Auf meinem nachmittäglichem Spaziergang bin ich dann zufällig auf einen ziemlich großen Volksauflauf gestoßen, der sich schon von weiten durch typisch chinesische Gerüche bemerkbar machte. Als ich dann näher kam entpuppte sich das ganze Markttreiben als so etwas wie ein Bauernmarkt. An unzähligen Ständen wurden überwiegend viele verschiedene Sorten von Nüssen, getrockenetes Obst und landwirtschaftliche Produkte, die ich beim besten Willen nicht identifizieren konnte, angeboten. Es war jedenfalls ein typisches chinesischen Gedränge und Geschiebe und auch ein großes Essen. Und wie es leider bei den Chinesen üblich ist, auch ein großes Wegwerfen. Sobald sie ihren Nudelpappbecher oder was auch immer leer gegessen haben wird dieser wo man gerade steht zu Boden gefallen lassen. Das natürlich vorhandene Reinigungspersonal kann den Müll gar nicht so schnell aufsammeln, wie er zu Boden fällt.
Der Höhepunkt des Tages war aber etwas anderes, nämlich ein Beweis der chinesischen Kopierkunst. Eigentlich kann man hier mit ruhigem Gewissen von Betrug sprechen. In Europa ist vor ca. 2 Wochen eine CD mit neu abgemischten Beatles-Songs unter dem Titel "Love" erschienen. Natürlich war mir klar, dass es nicht lange dauern würde, bis diese in abgewandelter Form auch hier in den diversen CD-Läden auftaucht. Und siehe da, leuchtet mir doch heute das Cover dieser Beatles-CD entgegen, natürlich als Doppel-CD in edler Holzverpackung.
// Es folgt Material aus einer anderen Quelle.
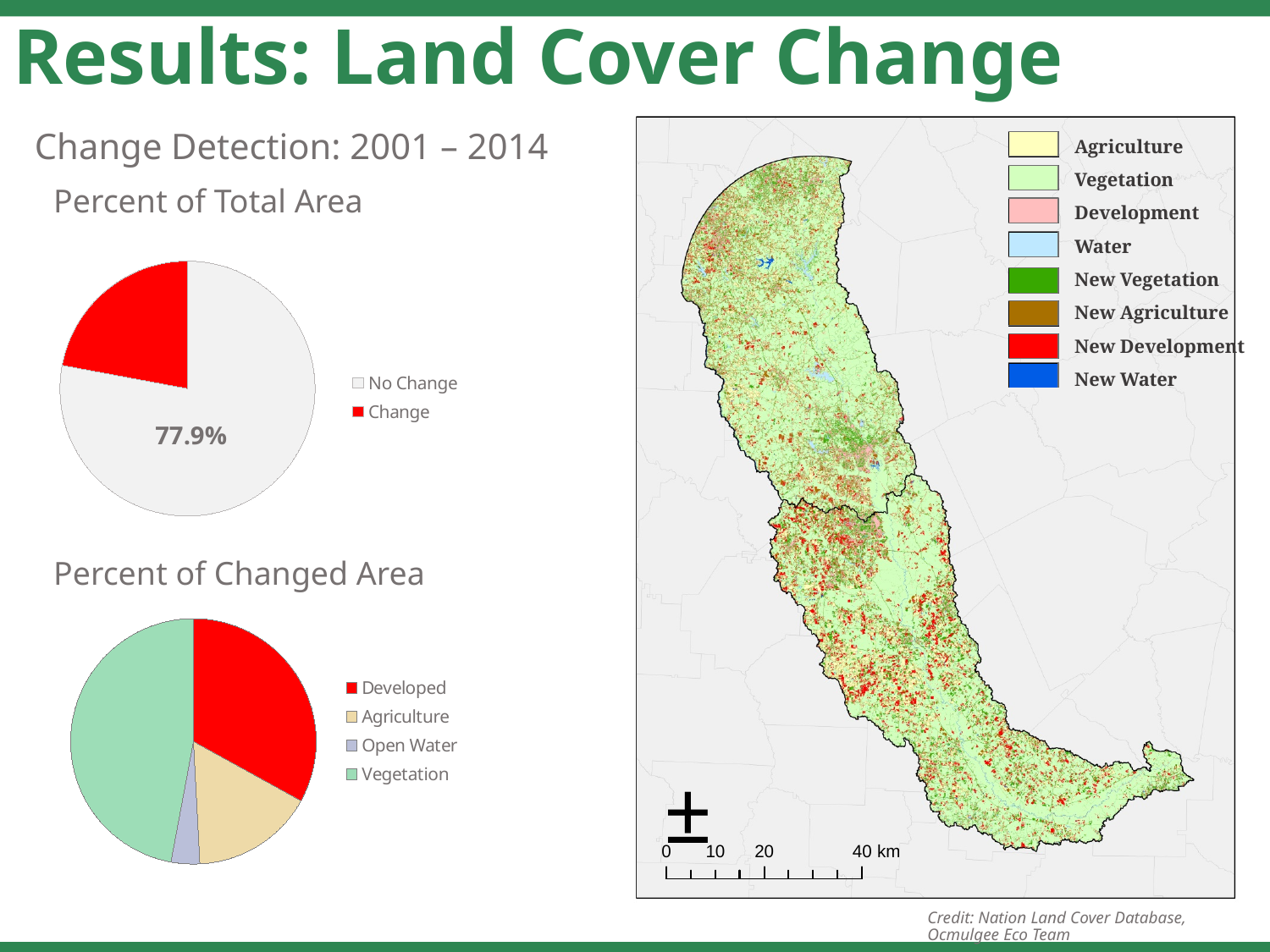
In the "Percent of Total Area" chart, which category has the largest slice? No Change In the "Percent of Changed Area" chart, which category has the smallest slice? Open Water How many categories does the legend of the "Percent of Total Area" chart list? 2 In the "Percent of Total Area" chart, is the value for No Change greater or less than 50%? greater What kind of chart is the "Percent of Total Area" chart? pie chart In the "Percent of Total Area" chart, what percentage is shown for No Change? 77.9% In the "Percent of Changed Area" chart, which category has the largest slice? Vegetation How many slices does the "Percent of Changed Area" pie chart have? 4 In the "Percent of Total Area" chart, what colour is the Change slice? red In the "Percent of Changed Area" chart, which slice is larger, Developed or Agriculture? Developed What are the legend entries of the "Percent of Changed Area" chart? Developed, Agriculture, Open Water, Vegetation In the "Percent of Changed Area" chart, which slice is larger, Open Water or Vegetation? Vegetation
Ich hatte mich zwar schon bei amazon über die Playlist informiert, hatte sie aber natürlich nicht mehr im Kopf. Da ich annahm, dass es die Chinesen wie schon so oft gemacht haben (was heisst, neben den Titeln der Original-CD finden meist noch zusätzliche Titel Platz), legte ich die umgerechnet 1,20 Euro mit Freude auf den Tisch und ging mit der neuen Beatles-CD ins Appartment um sie sofort im Laptop anzuhören. Als erstes ging ich aber auf die amazon-Website, um nach der Playlist zu schauen. Und was sah ich? Eine völlig andere, als die Chinesen hier verkaufen und es ist kein einziger neu abgemischter Titel auf der chinesischen CD vorhanden. Das muss man sich auf der Zunge zergehen lasse. Die kopieren das Cover der neuen CD und verkaufen damit irgend eine selbst zusammen gestellte Doppel-CD. Ein kleiner Trost bleibt, es sind sogar ein paar für mich völlig neue Aufnahmen dabei.